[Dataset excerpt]
◆ ◆ ◆ ◆ ◆
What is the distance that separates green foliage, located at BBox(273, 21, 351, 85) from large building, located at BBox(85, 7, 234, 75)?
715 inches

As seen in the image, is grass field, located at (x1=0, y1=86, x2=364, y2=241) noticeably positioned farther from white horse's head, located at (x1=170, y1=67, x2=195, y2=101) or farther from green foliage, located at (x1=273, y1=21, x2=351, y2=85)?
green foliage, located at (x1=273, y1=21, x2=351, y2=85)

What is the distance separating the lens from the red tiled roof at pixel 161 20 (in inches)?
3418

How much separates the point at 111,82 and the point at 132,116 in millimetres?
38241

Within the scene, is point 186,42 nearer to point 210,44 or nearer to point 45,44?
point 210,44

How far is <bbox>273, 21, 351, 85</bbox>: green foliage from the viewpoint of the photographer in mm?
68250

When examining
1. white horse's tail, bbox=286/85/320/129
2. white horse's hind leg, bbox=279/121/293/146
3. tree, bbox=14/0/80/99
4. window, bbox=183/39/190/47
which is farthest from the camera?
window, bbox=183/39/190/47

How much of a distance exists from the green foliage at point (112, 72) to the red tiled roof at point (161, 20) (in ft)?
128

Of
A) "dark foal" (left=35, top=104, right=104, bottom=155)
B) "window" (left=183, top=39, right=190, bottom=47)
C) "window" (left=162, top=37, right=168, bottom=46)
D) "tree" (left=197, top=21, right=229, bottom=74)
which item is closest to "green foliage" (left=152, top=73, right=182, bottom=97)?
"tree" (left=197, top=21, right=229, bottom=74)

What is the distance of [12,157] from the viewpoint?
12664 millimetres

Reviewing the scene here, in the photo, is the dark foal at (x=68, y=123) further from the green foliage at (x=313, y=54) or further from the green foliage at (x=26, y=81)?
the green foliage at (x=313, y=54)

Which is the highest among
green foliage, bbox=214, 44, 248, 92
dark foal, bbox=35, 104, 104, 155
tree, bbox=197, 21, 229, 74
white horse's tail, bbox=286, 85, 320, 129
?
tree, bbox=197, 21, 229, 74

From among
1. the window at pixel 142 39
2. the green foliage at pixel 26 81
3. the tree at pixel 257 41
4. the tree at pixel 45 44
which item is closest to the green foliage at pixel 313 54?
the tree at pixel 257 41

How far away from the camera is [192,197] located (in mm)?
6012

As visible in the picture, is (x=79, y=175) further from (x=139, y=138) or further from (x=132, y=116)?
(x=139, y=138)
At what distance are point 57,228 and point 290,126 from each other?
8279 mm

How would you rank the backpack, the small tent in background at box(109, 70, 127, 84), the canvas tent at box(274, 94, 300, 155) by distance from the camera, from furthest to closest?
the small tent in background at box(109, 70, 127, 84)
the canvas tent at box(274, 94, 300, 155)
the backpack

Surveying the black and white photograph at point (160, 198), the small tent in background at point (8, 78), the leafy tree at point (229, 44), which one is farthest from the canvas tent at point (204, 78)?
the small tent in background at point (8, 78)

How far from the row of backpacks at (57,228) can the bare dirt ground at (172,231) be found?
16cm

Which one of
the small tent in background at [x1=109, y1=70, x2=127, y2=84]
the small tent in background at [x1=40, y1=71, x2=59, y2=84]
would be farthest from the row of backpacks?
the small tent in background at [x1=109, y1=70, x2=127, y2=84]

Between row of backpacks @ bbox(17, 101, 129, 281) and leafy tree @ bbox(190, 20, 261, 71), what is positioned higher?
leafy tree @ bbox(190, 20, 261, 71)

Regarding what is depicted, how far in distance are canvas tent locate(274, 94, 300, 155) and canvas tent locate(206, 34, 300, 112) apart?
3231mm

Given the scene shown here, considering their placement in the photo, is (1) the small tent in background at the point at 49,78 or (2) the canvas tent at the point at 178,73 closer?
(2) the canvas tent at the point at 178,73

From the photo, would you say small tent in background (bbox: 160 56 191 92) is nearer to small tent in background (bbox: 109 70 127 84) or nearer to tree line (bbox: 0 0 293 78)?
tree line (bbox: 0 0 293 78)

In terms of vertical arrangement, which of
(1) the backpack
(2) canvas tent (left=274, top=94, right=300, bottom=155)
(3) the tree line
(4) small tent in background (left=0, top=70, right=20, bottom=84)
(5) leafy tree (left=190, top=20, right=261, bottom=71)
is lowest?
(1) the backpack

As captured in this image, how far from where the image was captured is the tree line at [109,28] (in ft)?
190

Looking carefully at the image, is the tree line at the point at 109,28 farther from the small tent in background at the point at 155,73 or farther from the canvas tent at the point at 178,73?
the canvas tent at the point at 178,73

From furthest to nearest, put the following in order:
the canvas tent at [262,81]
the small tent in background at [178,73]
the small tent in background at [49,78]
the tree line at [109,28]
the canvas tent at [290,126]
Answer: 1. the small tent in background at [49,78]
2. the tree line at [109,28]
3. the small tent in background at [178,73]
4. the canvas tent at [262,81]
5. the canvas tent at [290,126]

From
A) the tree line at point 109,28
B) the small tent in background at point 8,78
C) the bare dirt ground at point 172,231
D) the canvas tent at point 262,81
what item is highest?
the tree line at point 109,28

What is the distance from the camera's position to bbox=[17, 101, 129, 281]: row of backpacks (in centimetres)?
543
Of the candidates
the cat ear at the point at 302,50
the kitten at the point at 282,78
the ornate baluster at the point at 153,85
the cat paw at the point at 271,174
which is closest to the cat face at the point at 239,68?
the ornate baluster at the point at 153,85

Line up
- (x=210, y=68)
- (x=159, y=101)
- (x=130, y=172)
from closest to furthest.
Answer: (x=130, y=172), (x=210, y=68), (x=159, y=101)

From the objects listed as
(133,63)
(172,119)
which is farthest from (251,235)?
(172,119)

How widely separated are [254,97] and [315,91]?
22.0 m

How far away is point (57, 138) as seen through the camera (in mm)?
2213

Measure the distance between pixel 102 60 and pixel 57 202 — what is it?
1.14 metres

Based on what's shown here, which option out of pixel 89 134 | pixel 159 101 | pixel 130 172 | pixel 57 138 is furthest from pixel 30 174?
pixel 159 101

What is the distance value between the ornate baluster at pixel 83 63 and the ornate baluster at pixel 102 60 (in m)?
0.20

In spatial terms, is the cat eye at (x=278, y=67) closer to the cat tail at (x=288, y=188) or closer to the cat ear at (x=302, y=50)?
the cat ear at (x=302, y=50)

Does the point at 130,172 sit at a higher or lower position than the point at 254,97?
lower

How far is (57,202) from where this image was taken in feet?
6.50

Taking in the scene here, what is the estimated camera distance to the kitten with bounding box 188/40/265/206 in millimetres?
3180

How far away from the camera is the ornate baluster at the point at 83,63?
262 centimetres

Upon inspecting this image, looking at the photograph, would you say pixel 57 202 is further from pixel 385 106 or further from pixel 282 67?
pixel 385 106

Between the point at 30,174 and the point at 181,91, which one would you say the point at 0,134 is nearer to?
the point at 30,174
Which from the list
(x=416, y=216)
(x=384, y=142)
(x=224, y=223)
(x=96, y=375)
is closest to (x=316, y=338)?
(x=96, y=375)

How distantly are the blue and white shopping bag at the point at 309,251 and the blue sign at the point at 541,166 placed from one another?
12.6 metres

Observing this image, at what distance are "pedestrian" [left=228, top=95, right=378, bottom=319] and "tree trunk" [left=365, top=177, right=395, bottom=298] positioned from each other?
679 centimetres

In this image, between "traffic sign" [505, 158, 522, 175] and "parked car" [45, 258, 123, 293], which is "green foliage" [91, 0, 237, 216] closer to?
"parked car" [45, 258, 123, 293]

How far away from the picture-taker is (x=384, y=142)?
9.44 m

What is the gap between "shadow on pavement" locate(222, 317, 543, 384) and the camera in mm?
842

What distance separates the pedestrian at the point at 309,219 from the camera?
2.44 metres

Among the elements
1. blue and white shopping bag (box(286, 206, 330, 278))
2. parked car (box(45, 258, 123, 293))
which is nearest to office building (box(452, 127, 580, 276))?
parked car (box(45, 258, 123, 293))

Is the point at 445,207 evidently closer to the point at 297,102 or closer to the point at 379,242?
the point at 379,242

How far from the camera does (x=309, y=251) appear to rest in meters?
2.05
◆ ◆ ◆ ◆ ◆
### Task details
Repeat, exactly and only, the lines above from the one containing "In spatial terms, is" through the end of the material.

### Output
In spatial terms, is the cat eye at (x=278, y=67) closer to the cat tail at (x=288, y=188) or closer to the cat ear at (x=302, y=50)?
the cat ear at (x=302, y=50)

Does the point at 130,172 sit at a higher or lower position than the point at 254,97?
lower

How far is (57,202) from where this image was taken in feet?
6.50

Taking in the scene here, what is the estimated camera distance to the kitten with bounding box 188/40/265/206 in millimetres?
3180

How far away from the camera is the ornate baluster at the point at 83,63?
262 centimetres

Upon inspecting this image, looking at the photograph, would you say pixel 57 202 is further from pixel 385 106 or further from pixel 282 67?
pixel 385 106

Between the point at 30,174 and the point at 181,91, which one would you say the point at 0,134 is nearer to?
the point at 30,174
Which from the list
(x=416, y=216)
(x=384, y=142)
(x=224, y=223)
(x=96, y=375)
is closest to (x=316, y=338)?
(x=96, y=375)

How distantly are the blue and white shopping bag at the point at 309,251 and the blue sign at the point at 541,166 placed from one another?
12.6 metres

Observing this image, at what distance are "pedestrian" [left=228, top=95, right=378, bottom=319] and "tree trunk" [left=365, top=177, right=395, bottom=298] positioned from each other?
679 centimetres

In this image, between "traffic sign" [505, 158, 522, 175] and "parked car" [45, 258, 123, 293], which is "green foliage" [91, 0, 237, 216] closer to?
"parked car" [45, 258, 123, 293]

How far away from the picture-taker is (x=384, y=142)?
9.44 m

What is the gap between "shadow on pavement" locate(222, 317, 543, 384) and the camera in mm?
842

What distance separates the pedestrian at the point at 309,219 from the camera?
2.44 metres

Among the elements
1. blue and white shopping bag (box(286, 206, 330, 278))
2. parked car (box(45, 258, 123, 293))
which is nearest to office building (box(452, 127, 580, 276))?
parked car (box(45, 258, 123, 293))

Is the point at 445,207 evidently closer to the point at 297,102 or closer to the point at 379,242?
the point at 379,242

How far from the camera does (x=309, y=251) appear to rest in meters?
2.05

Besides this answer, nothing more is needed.